We are still very much evolving in our linguistic sensitivities. There was a time when "gyp" and "Indian giver" were bandied about freely, before people recognized those terms were racially derisive. Now, we wrestle – often poorly – with the multitude of ways we can verbally emasculate a guy. It starts, of course, with implying he's gay. These things are complicated, to be sure. What is outrageous in one context or audience can be the lingua franca in another. "Queer" can be empowering or insulting. "Gay" is fine – except when it's not. "Fag" and "faggot" are still popular, especially among ballplayers. And still unacceptable.

So now, with ever fewer colorful insults at their fingertips, macho men have to go down to the lexicographic C-list to express themselves. All the way down to "sissy" – the tepid "freakin'" of gay slurs. Last month, former Tampa Bay defensive star Warren Sapp railed on "Inside the NFL" that football has "gotten sissified, it really has. I mean, it's a bunch of sissies in there." Last week, a Wyoming high school's head football coach lost his job after handing players a "Hurt Feelings Report" that included a space for the "little sissy" to sign. The form, to be fair to the coach's love of a colorful phrase, also made free with terms like "queer," "pussy," "little bitch" and "woman-like hormones."

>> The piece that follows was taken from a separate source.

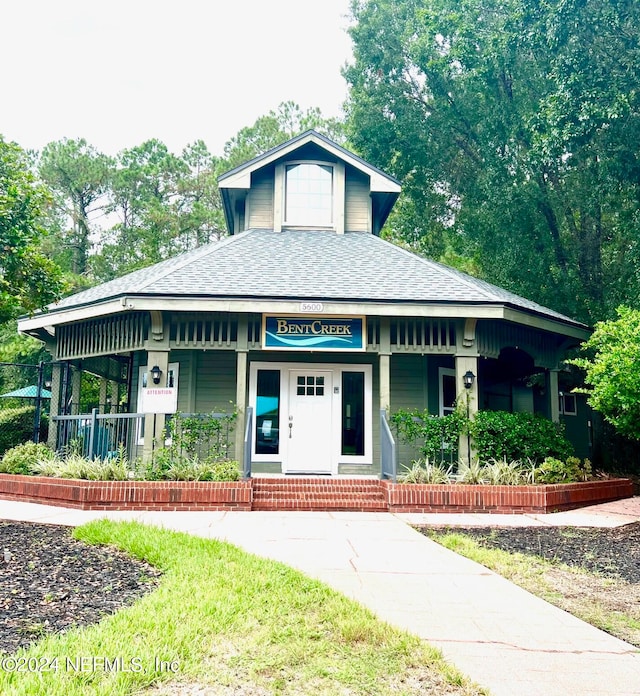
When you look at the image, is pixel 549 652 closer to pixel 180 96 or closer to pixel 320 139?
pixel 320 139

When you think of all the awful, hurtful things you can call a fellow human being, "sissy" isn't exactly tip-over-the-dinner-table-and-start-throwing-punches material. This past weekend, Occupy Toronto organized even a "Sissy Stroll" of solidarity. And those who use locker-room-level taunts frequently argue they're just kidding, just busting some balls. Can't you take a joke, everybody?

Yet the implications of the word – primarily as an adjective for all things swishy and supergay, and secondarily as "just not quite Chuck Norris-level manly" – betray a certain grotesqueness of character in those who still deploy it. It says, I'm so insecure about my gender identity I have to go looking for it in the toppings on a pizza. It says, Because you eschew pepperoni, you, sir, are the Cowardly Lion. It boils down to the age-old BS – that to be either a gay man or a female of any stripe is a crippling disability, an individual who is weak-willed and afraid of "abundance." It's a cheap shot. And any man whose concept of himself is so invested in such lazy put-downs is surely a big fat wuss.